→ **TEXT EXCERPT**
-- Start --

When Nastya hears words like "nature," "barbecue," and "river," something inside her snaps into action — like a tank rolling out onto the battlefield. And inside me, naturally, awakens a bunker. At first, I stand firm, like real granite. I effortlessly deflect all her arguments about the "need" for a trip to the wilderness and the "absolute importance" of consuming ungodly amounts of grilled pork. You see, I am about 99.3% a city creature — a loyal servant of air-conditioning, artisan coffee shops, and the sweet hum of urban life. But those remaining 0.7 (especially if we are talking milliliters per wine bottle, multiplied by two, and dry or semi-dry) are my personal Achilles' heel. And my beloved wife shamelessly exploits it.
These days, with glampings popping up everywhere like mushrooms after a rainstorm, offering every imaginable blessing of civilization, it's gotten way too easy for Nastya to lure me into "getting some fresh air."
In case you’re wondering what "glamping" is — it’s exactly what your brain conjures up when you smash "glamour" and "camping" together.
A fairly recent phenomenon in our neck of the woods, glamping solves an ancient dilemma for couples like us: when one half craves matcha tonics, PlayStation, and a cozy sofa, while the other dreams of wine, barbecue, and mosquito bites.
Eternal struggle |
When Nastya’s appeals to my primal side don't quite work, she circles me with cold, hard facts — each one a well-aimed strike at my hedonistic nature.
And suddenly, I’m no longer granite. I’m sturdy, but... suspiciously lightweight aluminum.
She plays her trump cards: a private cabin. Since it’s not a tent, my defenses weaken slightly. My interest is... piqued. Sensing blood in the water, Nastya presses the advantage.
She casually tosses onto the metaphorical table: a shower cabin, air conditioning, a queen-sized bed, and breakfast delivered straight to your door.
Before I can even blink, I find myself fully surrounded — and somehow, I want to drive hundreds of kilometers into the wild and donate my slightly vintage blood to the local mosquito population. Suddenly, a day or two in the countryside doesn’t seem like something Torquemada would have come up with. Nastya’s eyes sparkle with the thrill of the soon-to-be victory.
She can see it: the client is wobbling. Time to close the deal. Feigning an "oh, by the way" tone, she dangles the final lures: an equipped kitchen — with proper wine glasses, mind you — and half-decent Wi-Fi.
And that’s it.
I'm no longer lightweight aluminum.
I'm drinkable yogurt, ready for immediate consumption.

-- End --

→ **BRIEF 1**
From the glamping essay, write out word for word the passage that begins at the words "And suddenly, I’m" and ends after the words "presses the advantage.".
→ **BRIEF 2**
In the glamping essay, which two words are combined to form "glamping"?

[Data records]

-- Start --

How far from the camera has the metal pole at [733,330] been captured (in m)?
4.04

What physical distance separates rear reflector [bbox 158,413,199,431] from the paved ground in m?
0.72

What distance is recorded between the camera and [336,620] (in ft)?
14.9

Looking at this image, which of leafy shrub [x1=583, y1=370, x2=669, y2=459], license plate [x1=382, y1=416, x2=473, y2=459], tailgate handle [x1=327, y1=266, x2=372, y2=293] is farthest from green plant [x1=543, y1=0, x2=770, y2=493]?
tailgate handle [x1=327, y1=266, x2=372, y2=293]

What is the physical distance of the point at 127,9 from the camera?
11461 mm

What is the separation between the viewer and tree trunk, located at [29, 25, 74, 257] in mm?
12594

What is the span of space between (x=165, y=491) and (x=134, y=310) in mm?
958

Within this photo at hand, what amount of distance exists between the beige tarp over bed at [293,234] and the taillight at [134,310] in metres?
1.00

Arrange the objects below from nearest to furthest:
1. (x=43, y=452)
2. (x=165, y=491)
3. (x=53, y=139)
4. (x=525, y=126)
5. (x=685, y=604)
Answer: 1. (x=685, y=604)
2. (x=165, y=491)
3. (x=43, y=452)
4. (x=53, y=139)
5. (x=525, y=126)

-- End --

→ **COMPLETE RESPONSE 1**
And suddenly, I’m no longer granite. I’m sturdy, but... suspiciously lightweight aluminum.
She plays her trump cards: a private cabin. Since it’s not a tent, my defenses weaken slightly. My interest is... piqued. Sensing blood in the water, Nastya presses the advantage.

→ **COMPLETE RESPONSE 2**
"Glamour" and "camping."